Reduced nephrotoxicity with vancomycin therapeutic drug monitoring guided by area under the concentration–time curve against a trough 15–20 μg/mL concentration

Abstract

Vancomycin is often employed as an antibacterial agent against Gram-positive bacteria, although dose-dependent nephrotoxicity is a concern. Although the risk may be reduced by therapeutic drug monitoring (TDM) guided by area under the concentration-time curve (an attempt to target an AUC > 400 μg•h/mL by Bayesian prediction: AUC400-guided TDM), the clinical efficacy of AUC400-guided TDM compared with trough concentration-guided TDM within 15-20 μg/mL (Trough15-20-guided TDM) has yet to be determined.
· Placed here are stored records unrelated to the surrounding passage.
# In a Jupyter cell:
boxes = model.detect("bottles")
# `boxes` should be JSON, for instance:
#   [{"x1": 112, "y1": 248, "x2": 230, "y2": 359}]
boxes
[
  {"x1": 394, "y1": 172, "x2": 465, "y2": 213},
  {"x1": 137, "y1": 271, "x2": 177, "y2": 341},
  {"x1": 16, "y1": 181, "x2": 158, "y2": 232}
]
We aimed to retrospectively evaluate the difference in the incidence rate of acute kidney injury (AKI), classified according to the Acute Kidney Injury Network, between these TDM groups. Individual AUC in the AUC400-guided TDM group was calculated by Bayesian prediction using trough and peak concentrations (within 3 h after the end of infusion). The AKI incidence in the Trough15-20-guided TDM group was 28.8% (15/52 patients) compared with an AKI incidence in the AUC400-guided TDM group of 9.1% (2/22 patients). Application of AUC400-guided TDM was identified as an independent factor for avoiding the incidence of AKI by Cox hazard regression analysis [hazard ratio=0.168, 95% confidence interval (CI) 0.034-0.839] and logistic regression analysis (odds ratio=0.037, 95% CI 0.003-0.285). As the estimated glomerular filtration rate (eGFR) improved, the surrogate target trough concentration for an AUC > 400 μg•h/mL was lowered (intercept 15.0074, slope -0.0598). In conclusion, AUC400-guided TDM may be superior to Trough15-20-guided TDM for the reduction of nephrotoxicity during vancomycin therapy.